To be done:
a) Answer these questions from the text on the Church in the Philippines:
(i) In what year was Manila founded?
(ii) Who was the first bishop of Manila?
(iii) What school did the Dominicans set up in 1611?
b) List every religious order that the text on the Church in the Philippines names as sending missionaries to the islands.

Reading passage:
It is true that reading Philippine history shows that the pre-Spanish society did not possess any national consciousness. Whilst there are certain new things introduced into the indigenous culture, Spanish and American influences did not simply supplant native practices. They were assimilated and transformed them. The indigenous people received these foreign elements and did something to modify them into the native interpretation. The degree and the rate of assimilation varied from place to place and from group to group, but there is no doubt whatsoever about the assimilation taking place. And in this process, the indigenous Malay cultural stratum not only survived the damaging effects of the two acculturation processes, but also benefited from the enriching aspects of these dual cultural contacts.
Here it emerges that it is still in the process of re-discovering the richness of Filipino identity which is culturally conditioned and rooted in time and space. The Filipino, indeed, needs to re-enforce the importance of continuity with his/her own history and culture, gain confidence in expressing his own background, and strive to deepen more his understanding of what it means to be a Filipino.
Within this perspective, the growing awareness of “identity” becomes a commitment to renewal, freedom, and re-construction of the history of the Filipinos.
2. The Mission in the Philippines
There have been far-reaching changes in the Catholic Church in the Philippines since the turn of the century. Christianity was brought to the Philippines by the Spaniards. But while Spain truly had the sincere desire to share with pagan peoples the natural and supernatural benefits of the Christian faith, she also had her eye on economic profit and prestige. With the spiritual aim going hand in hand with the other temporal goals, it was inevitable that ambiguity would surround the evangelization of the Philippines.
The road from Madrid to Asia went via México and Philippines. Manila was founded in 1571; in 1583 the Audiencia Manila was made subject to the viceroy of New Spain (México).
Twenty-four Augustinian Hermits landed on Luzon in 1575 and were followed by the first Franciscans in 1577. Manila was made a see in 1579 and the first bishop, the Dominican Dominic de Salazar, played the major role in evangelizing the natives. Of the twenty friars whom he brought along, eighteen died along the way. Only fifteen of thirty-two Dominicans who sailed from Spain in 1586 reached Manila. Still the upsurge of new missionaries did not stop. Into the beginning of the seventeenth century 450 religious are said to have embarked for the Philippines; these included Jesuits (1581) and Augustinian Recollects (1606). The Franciscan province of St Gregory arose in 1586, the Dominican province of the Holy Rosary in 1592, the Jesuit province in 1606.
From the islanders, who practiced a primitive animism, the evangelists encountered almost no resistance. Only Jolo and Mindanao in the southern island remained a barrier to evangelization. The number of Christians was 400,000 as early as 1585, and it increased to almost 700,000 in 1595 and to more than 2 million in 1620. After more than a half-century the indigenous people had become Christian. The Philippines obtained its own hierarchy in 1595, the sees of Cebu, Nueva Segovia,and Nueva Caceres being suffragans of Manila.
The educational system became widely spread with schools and colleges everywhere. In 1611 the Dominicans established the Colegio de Santo Tomas which became a university in 1645. A direct result of this intensive educational activity was that soon there were native priests, who in the course of time took charge of almost half the parishes.

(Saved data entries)
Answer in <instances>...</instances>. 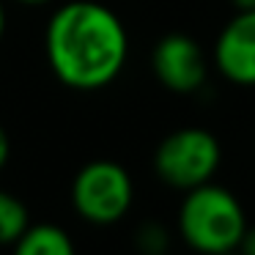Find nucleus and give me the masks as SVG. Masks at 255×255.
<instances>
[{
    "instance_id": "nucleus-1",
    "label": "nucleus",
    "mask_w": 255,
    "mask_h": 255,
    "mask_svg": "<svg viewBox=\"0 0 255 255\" xmlns=\"http://www.w3.org/2000/svg\"><path fill=\"white\" fill-rule=\"evenodd\" d=\"M44 50L52 74L66 88L99 91L121 74L129 36L113 8L94 0H72L50 17Z\"/></svg>"
},
{
    "instance_id": "nucleus-2",
    "label": "nucleus",
    "mask_w": 255,
    "mask_h": 255,
    "mask_svg": "<svg viewBox=\"0 0 255 255\" xmlns=\"http://www.w3.org/2000/svg\"><path fill=\"white\" fill-rule=\"evenodd\" d=\"M247 217L236 195L225 187L206 181L187 189V198L178 211V233L198 253H233L239 250Z\"/></svg>"
},
{
    "instance_id": "nucleus-3",
    "label": "nucleus",
    "mask_w": 255,
    "mask_h": 255,
    "mask_svg": "<svg viewBox=\"0 0 255 255\" xmlns=\"http://www.w3.org/2000/svg\"><path fill=\"white\" fill-rule=\"evenodd\" d=\"M220 159L222 148L214 134L198 127H184L170 132L156 145L154 170L167 187L187 192L198 184L211 181Z\"/></svg>"
},
{
    "instance_id": "nucleus-4",
    "label": "nucleus",
    "mask_w": 255,
    "mask_h": 255,
    "mask_svg": "<svg viewBox=\"0 0 255 255\" xmlns=\"http://www.w3.org/2000/svg\"><path fill=\"white\" fill-rule=\"evenodd\" d=\"M132 198L134 187L127 167L113 159H94L83 165L72 184L74 211L94 225H113L124 220Z\"/></svg>"
},
{
    "instance_id": "nucleus-5",
    "label": "nucleus",
    "mask_w": 255,
    "mask_h": 255,
    "mask_svg": "<svg viewBox=\"0 0 255 255\" xmlns=\"http://www.w3.org/2000/svg\"><path fill=\"white\" fill-rule=\"evenodd\" d=\"M156 80L173 94H195L206 83V58L198 41L187 33H167L151 52Z\"/></svg>"
},
{
    "instance_id": "nucleus-6",
    "label": "nucleus",
    "mask_w": 255,
    "mask_h": 255,
    "mask_svg": "<svg viewBox=\"0 0 255 255\" xmlns=\"http://www.w3.org/2000/svg\"><path fill=\"white\" fill-rule=\"evenodd\" d=\"M214 63L233 85H255V11H239L214 44Z\"/></svg>"
},
{
    "instance_id": "nucleus-7",
    "label": "nucleus",
    "mask_w": 255,
    "mask_h": 255,
    "mask_svg": "<svg viewBox=\"0 0 255 255\" xmlns=\"http://www.w3.org/2000/svg\"><path fill=\"white\" fill-rule=\"evenodd\" d=\"M17 255H72L74 242L63 228L44 222V225H28V231L14 244Z\"/></svg>"
},
{
    "instance_id": "nucleus-8",
    "label": "nucleus",
    "mask_w": 255,
    "mask_h": 255,
    "mask_svg": "<svg viewBox=\"0 0 255 255\" xmlns=\"http://www.w3.org/2000/svg\"><path fill=\"white\" fill-rule=\"evenodd\" d=\"M28 206L17 195L0 192V244H17V239L28 231Z\"/></svg>"
},
{
    "instance_id": "nucleus-9",
    "label": "nucleus",
    "mask_w": 255,
    "mask_h": 255,
    "mask_svg": "<svg viewBox=\"0 0 255 255\" xmlns=\"http://www.w3.org/2000/svg\"><path fill=\"white\" fill-rule=\"evenodd\" d=\"M137 247L148 255H159L167 250V231L159 222H143L137 228Z\"/></svg>"
},
{
    "instance_id": "nucleus-10",
    "label": "nucleus",
    "mask_w": 255,
    "mask_h": 255,
    "mask_svg": "<svg viewBox=\"0 0 255 255\" xmlns=\"http://www.w3.org/2000/svg\"><path fill=\"white\" fill-rule=\"evenodd\" d=\"M239 250H242V253H247V255H255V225L253 228L247 225L242 242H239Z\"/></svg>"
},
{
    "instance_id": "nucleus-11",
    "label": "nucleus",
    "mask_w": 255,
    "mask_h": 255,
    "mask_svg": "<svg viewBox=\"0 0 255 255\" xmlns=\"http://www.w3.org/2000/svg\"><path fill=\"white\" fill-rule=\"evenodd\" d=\"M8 154H11V143H8V134H6V129L0 127V170L6 167V162H8Z\"/></svg>"
},
{
    "instance_id": "nucleus-12",
    "label": "nucleus",
    "mask_w": 255,
    "mask_h": 255,
    "mask_svg": "<svg viewBox=\"0 0 255 255\" xmlns=\"http://www.w3.org/2000/svg\"><path fill=\"white\" fill-rule=\"evenodd\" d=\"M236 11H255V0H231Z\"/></svg>"
},
{
    "instance_id": "nucleus-13",
    "label": "nucleus",
    "mask_w": 255,
    "mask_h": 255,
    "mask_svg": "<svg viewBox=\"0 0 255 255\" xmlns=\"http://www.w3.org/2000/svg\"><path fill=\"white\" fill-rule=\"evenodd\" d=\"M3 33H6V11H3V3H0V41H3Z\"/></svg>"
},
{
    "instance_id": "nucleus-14",
    "label": "nucleus",
    "mask_w": 255,
    "mask_h": 255,
    "mask_svg": "<svg viewBox=\"0 0 255 255\" xmlns=\"http://www.w3.org/2000/svg\"><path fill=\"white\" fill-rule=\"evenodd\" d=\"M17 3H25V6H44L50 0H17Z\"/></svg>"
}]
</instances>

Task answers:
a)
(i) 1571
(ii) Dominic de Salazar, a Dominican
(iii) The Colegio de Santo Tomas

b)
Augustinian Hermits
Franciscans
Dominicans
Jesuits
Augustinian Recollects